■ **Task objective**
Copy the listing below line for line, keeping every word and mark unchanged.

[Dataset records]
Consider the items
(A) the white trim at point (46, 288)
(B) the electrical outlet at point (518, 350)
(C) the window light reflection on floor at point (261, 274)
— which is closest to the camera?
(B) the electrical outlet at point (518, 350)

■ **Written response**
Consider the items
(A) the white trim at point (46, 288)
(B) the electrical outlet at point (518, 350)
(C) the window light reflection on floor at point (261, 274)
— which is closest to the camera?
(B) the electrical outlet at point (518, 350)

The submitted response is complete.